Ce n'est pas tout. J'ai dit aussi que j'étais dans la découverte de la correspondance de Pierre Bergounioux avec le poète Jean-Paul Michel. Or, celui-ci est aussi le fondateur des éditions William Blake and Co. en 1976, à Bordeaux. Une vocation tôt affirmée puisqu'il avait imprimé lui-même un premier livre, Le Roi de Mohammed Khaïr-Eddine, à Brive, dès 1966 - il n'avait alors que dix-huit ans (il rencontra cette même année André Breton, à Saint-Cirq Lapopie, juste avant sa mort). Dans l'historique du site, Jean-Paul Michel explique lui-même le choix de ce nom :
« Le choix du nom de William Blake and Co. Édit. fait explicitement référence au poète et graveur anglais William Blake (1757-1827). Et cela, parce que ce "singulier" de l’art, a, pendant sa vie entière, produit lui-même, matériellement, tous ses livres. Retrouvant en Occident la relation originelle de l’acte d’écrire et de l’acte de publier, il illustrait ses poèmes, les gravait, les imprimait et les diffusait un à un.

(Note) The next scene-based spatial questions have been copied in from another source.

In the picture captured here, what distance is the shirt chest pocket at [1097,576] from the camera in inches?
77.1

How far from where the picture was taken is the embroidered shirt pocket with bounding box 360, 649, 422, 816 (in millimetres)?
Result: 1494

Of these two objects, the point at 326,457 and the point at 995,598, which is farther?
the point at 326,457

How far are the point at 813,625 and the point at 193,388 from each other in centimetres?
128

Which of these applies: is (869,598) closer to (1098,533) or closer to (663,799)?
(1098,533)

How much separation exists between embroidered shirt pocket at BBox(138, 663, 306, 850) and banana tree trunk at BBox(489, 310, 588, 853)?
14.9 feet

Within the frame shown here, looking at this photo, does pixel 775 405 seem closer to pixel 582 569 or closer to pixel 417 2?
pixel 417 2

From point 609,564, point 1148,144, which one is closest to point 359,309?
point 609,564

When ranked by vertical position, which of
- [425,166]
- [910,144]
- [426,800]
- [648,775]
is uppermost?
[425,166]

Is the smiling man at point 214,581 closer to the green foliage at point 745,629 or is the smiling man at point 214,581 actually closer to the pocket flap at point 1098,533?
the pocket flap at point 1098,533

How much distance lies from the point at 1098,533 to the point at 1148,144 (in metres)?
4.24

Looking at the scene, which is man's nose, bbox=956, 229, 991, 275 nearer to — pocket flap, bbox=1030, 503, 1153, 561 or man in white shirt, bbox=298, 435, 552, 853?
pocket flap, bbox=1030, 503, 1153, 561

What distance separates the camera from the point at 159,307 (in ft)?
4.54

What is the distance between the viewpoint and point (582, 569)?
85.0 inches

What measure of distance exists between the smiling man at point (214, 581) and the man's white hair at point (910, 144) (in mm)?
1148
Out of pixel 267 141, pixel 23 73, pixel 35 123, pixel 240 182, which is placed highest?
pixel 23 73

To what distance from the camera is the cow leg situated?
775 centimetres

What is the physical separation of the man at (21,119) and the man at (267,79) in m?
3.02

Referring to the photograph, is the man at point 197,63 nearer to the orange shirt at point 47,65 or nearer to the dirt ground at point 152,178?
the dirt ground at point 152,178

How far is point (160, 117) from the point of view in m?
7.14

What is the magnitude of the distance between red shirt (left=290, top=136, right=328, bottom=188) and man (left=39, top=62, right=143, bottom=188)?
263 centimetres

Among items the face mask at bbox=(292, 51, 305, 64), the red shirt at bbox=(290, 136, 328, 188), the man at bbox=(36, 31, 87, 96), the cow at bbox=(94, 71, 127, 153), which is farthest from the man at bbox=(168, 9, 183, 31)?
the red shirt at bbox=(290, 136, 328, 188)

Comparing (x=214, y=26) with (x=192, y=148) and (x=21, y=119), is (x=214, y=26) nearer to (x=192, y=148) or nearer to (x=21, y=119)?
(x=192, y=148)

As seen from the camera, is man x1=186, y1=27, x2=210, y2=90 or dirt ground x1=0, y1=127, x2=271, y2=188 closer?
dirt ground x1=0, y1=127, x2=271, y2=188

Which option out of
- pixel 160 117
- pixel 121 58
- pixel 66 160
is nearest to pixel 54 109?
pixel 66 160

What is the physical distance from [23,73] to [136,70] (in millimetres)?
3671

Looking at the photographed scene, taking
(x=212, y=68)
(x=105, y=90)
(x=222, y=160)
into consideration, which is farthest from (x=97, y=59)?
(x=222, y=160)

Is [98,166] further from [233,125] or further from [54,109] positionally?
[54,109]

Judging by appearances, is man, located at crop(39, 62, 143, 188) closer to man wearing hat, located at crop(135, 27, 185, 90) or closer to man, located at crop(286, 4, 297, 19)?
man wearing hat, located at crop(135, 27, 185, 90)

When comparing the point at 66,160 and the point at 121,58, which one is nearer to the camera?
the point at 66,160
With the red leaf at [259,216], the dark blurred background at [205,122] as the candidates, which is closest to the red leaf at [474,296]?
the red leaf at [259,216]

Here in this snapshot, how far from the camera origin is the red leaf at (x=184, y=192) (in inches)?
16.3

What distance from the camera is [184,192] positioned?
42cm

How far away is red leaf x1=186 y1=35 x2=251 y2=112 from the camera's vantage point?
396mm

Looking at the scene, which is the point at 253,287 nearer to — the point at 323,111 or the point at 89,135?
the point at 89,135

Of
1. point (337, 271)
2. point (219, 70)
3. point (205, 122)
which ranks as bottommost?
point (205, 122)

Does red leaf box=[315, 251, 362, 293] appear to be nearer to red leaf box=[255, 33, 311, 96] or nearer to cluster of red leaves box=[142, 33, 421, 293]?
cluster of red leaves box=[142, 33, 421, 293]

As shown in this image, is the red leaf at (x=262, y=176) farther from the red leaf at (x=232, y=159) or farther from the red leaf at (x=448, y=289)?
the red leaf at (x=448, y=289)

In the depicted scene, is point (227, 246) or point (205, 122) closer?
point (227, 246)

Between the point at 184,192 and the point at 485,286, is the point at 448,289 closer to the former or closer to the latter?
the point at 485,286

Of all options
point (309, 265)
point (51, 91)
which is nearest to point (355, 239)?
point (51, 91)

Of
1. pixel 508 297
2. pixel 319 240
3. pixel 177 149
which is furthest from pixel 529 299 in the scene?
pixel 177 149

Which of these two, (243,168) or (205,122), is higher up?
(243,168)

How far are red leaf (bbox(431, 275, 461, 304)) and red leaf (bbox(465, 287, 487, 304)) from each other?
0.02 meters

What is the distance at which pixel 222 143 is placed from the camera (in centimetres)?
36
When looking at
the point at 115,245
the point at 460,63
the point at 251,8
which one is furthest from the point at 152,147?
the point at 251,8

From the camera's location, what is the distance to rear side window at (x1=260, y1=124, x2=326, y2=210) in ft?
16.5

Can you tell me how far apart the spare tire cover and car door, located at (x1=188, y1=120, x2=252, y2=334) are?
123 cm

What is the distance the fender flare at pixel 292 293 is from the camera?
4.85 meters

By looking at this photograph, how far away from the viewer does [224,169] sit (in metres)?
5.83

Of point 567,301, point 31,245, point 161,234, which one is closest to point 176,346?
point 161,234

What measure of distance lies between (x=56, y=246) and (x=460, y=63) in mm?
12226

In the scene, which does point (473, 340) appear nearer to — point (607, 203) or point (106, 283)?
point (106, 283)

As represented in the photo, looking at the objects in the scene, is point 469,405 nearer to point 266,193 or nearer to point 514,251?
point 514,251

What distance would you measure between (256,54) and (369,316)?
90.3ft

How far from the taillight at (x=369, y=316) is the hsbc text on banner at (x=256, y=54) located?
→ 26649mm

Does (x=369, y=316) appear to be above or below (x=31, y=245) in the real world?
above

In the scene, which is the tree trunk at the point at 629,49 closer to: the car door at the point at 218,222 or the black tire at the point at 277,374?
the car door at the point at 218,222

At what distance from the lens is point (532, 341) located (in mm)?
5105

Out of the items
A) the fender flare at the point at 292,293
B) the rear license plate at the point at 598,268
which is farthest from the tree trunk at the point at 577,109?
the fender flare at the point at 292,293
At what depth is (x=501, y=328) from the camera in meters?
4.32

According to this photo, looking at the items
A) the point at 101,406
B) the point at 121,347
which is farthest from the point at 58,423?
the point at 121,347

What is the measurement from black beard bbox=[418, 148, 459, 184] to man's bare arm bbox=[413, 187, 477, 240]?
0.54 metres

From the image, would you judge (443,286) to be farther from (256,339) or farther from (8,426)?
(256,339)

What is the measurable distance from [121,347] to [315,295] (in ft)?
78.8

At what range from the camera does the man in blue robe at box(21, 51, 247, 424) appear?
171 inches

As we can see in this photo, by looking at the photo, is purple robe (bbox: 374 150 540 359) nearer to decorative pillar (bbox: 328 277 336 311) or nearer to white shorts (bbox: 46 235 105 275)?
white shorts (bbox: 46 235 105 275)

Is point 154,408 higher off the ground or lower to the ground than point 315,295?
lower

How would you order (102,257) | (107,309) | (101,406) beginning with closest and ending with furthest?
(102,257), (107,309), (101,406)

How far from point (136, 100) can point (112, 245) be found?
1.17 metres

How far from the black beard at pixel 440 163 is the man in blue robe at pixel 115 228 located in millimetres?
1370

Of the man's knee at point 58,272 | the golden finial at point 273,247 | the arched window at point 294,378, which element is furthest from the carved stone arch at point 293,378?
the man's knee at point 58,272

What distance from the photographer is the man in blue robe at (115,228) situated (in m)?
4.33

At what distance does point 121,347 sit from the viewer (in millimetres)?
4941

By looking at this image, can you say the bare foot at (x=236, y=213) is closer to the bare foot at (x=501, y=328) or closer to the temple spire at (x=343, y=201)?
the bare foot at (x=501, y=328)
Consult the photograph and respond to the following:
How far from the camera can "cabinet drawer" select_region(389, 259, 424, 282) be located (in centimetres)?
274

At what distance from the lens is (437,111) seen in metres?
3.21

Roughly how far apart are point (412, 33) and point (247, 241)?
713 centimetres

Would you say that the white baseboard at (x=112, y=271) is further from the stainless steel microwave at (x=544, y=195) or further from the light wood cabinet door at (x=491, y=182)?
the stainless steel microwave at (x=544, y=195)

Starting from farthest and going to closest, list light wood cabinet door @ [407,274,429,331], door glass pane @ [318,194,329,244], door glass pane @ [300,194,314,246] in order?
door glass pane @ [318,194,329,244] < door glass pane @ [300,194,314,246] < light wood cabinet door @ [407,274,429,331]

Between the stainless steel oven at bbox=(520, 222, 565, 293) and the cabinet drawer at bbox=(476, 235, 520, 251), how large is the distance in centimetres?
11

Il rassembla ainsi en une seule personne, inséparablement, les figures du poète, du graveur, de l’imprimeur, de l’éditeur et du libraire. C’est sous le signe du désir continué de cette unité de pensée, de poésie, d’existence et d’action que Jean-Paul Michel créa les éditions William Blake and Co. à Bordeaux, en 1976."

______________________
* "If the doors of perception were cleansed every thing would appear to man as it is, Infinite."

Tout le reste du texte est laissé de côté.